The requirements for proceeding from one year of study to the succeeding year are to be found at page 154 of the calendar, a copy of which has been available nor only to the court but to the applicant. The copy of letter advising the applicant of his results is annexe "B" to the founding affidavit.. In it the Respondent advised the Applicant that the Senate at a meeting held on 1lth June 1997 approved the results which are then detailed. Then follows the following paragraph


"OVERALL AVERAGE D RESULTS: PROCEED. May supplement Ml 15 to major in Mathematics.


May supplement C101 and Ml 15 to major in Chemistry or Mathematics.


On receipt of this letter the applicant, to use his own words,


"Did not bother preparing for the supplementary examination as there was no comment that I had to supplement any course to enable me to pursue the bachelor of Engineering course"

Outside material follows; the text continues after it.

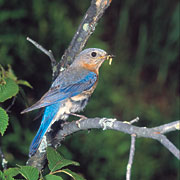 Read Species Accounts Like Blue Birds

Neither the calendar nor the letter is a model of clarity. For a proper understanding of what is meant some, application, close attention, and even guidance may be required. But this does not excuse the Applicant's conduct and attitude. On receipt of the letter if he was unsure of what was required of him, enquiries should have been made from the Respondent itself. It is not necessary for the purposes of this application to enquire what other redress the applicant may or may not have arising out of the wording of the letter


The correct approach is to be found in an earlier decision of this court, Siphiwe Tsabedze v The University of Swaziland Case No 2505/95. In that case, dealing with an application by a student for an order requiring the University to register her for a course of study for which she did not qualify Dunn J said


"The respondent has a specific regulation dealing with the standard to be attained for transfer from the diploma to the degree programme. That regulation must be applied uniformly and equally to all students completing the diploma programme. Students who do not satisfy the requirements of the regulation have no right to transfer to (he fourth year of study. The error on the part of the Respondent can never cloak the applicant with the necessary qualification for transfer."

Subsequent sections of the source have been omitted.